• [EXERCISE]: Take the line that contains "What is the linear" as the first and the last line of the material as the final one; set down exactly the lines in that span.

• [WORKING DATA]:
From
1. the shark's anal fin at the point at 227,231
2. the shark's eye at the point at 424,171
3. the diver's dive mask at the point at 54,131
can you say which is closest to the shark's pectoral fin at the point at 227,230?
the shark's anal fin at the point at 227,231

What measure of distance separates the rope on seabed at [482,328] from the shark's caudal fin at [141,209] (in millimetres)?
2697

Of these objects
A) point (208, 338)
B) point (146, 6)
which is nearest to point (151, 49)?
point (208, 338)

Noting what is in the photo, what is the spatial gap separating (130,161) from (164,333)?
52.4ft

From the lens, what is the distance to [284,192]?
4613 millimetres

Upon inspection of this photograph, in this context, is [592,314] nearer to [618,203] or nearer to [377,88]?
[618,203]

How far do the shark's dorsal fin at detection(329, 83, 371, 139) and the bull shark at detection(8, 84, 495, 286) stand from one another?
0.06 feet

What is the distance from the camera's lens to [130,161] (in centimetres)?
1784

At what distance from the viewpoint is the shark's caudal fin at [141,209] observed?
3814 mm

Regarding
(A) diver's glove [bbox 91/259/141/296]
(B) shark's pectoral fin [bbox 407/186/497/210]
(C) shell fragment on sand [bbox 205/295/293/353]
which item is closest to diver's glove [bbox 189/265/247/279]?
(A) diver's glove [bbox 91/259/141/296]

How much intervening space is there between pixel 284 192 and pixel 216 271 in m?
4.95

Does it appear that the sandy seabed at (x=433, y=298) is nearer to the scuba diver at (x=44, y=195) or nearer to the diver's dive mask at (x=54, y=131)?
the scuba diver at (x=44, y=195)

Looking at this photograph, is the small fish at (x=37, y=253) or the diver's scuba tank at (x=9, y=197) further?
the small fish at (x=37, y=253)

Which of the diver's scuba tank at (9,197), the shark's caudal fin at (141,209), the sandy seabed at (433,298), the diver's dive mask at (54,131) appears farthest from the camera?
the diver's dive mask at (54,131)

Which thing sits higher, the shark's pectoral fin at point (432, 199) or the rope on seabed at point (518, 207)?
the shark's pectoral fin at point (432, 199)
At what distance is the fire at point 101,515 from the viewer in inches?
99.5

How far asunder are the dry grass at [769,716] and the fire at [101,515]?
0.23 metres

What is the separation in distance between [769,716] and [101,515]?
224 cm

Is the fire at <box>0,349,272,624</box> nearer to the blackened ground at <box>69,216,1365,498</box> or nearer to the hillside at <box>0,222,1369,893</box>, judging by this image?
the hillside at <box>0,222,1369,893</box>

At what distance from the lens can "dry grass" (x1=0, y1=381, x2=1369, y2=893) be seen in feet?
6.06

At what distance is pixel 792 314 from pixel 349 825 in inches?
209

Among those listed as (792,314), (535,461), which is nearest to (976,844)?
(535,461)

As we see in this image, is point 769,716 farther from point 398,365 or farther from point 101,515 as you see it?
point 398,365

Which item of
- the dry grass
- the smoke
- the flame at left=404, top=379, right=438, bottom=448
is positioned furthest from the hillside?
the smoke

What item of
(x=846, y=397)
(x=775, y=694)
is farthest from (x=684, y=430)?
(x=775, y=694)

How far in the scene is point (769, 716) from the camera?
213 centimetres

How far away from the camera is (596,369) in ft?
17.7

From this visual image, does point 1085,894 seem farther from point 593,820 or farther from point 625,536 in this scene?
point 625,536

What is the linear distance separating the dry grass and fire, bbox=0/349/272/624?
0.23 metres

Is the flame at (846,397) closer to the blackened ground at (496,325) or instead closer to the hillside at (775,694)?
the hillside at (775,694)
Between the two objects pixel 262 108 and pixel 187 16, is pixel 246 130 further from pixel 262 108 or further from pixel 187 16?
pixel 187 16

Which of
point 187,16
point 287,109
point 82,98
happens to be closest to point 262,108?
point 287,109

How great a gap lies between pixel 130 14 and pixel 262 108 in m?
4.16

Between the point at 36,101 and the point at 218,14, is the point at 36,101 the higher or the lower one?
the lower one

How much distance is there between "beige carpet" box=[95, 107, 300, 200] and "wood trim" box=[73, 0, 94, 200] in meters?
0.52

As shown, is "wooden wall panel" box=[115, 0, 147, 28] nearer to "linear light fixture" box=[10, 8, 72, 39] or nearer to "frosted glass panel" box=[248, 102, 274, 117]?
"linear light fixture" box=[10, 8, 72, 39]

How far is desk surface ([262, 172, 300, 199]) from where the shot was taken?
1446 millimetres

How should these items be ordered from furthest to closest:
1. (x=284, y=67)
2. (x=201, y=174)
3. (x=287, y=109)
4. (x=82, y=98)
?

• [THE RESULT]:
What is the linear distance separating the dry grass and fire, bbox=0/349/272/624?
0.23 metres

Is the flame at (846,397) closer to the blackened ground at (496,325) or instead closer to the hillside at (775,694)?
the hillside at (775,694)
Between the two objects pixel 262 108 and pixel 187 16, is pixel 246 130 further from pixel 262 108 or further from pixel 187 16?
pixel 187 16

Which of
point 187,16
point 287,109
point 82,98
happens to be closest to point 262,108?
point 287,109

How great a gap lies between pixel 130 14 and pixel 262 108 in m?
4.16

Between the point at 36,101 and the point at 218,14, is the point at 36,101 the higher or the lower one?
the lower one

How much distance is there between "beige carpet" box=[95, 107, 300, 200] and "wood trim" box=[73, 0, 94, 200] in meters?
0.52

As shown, is "wooden wall panel" box=[115, 0, 147, 28] nearer to "linear light fixture" box=[10, 8, 72, 39] or nearer to "frosted glass panel" box=[248, 102, 274, 117]?
"linear light fixture" box=[10, 8, 72, 39]

How far is desk surface ([262, 172, 300, 199]) from where the shot was taken?
1446 millimetres

How should these items be ordered from furthest to closest:
1. (x=284, y=67)
2. (x=201, y=174)
3. (x=287, y=109)
4. (x=82, y=98)
?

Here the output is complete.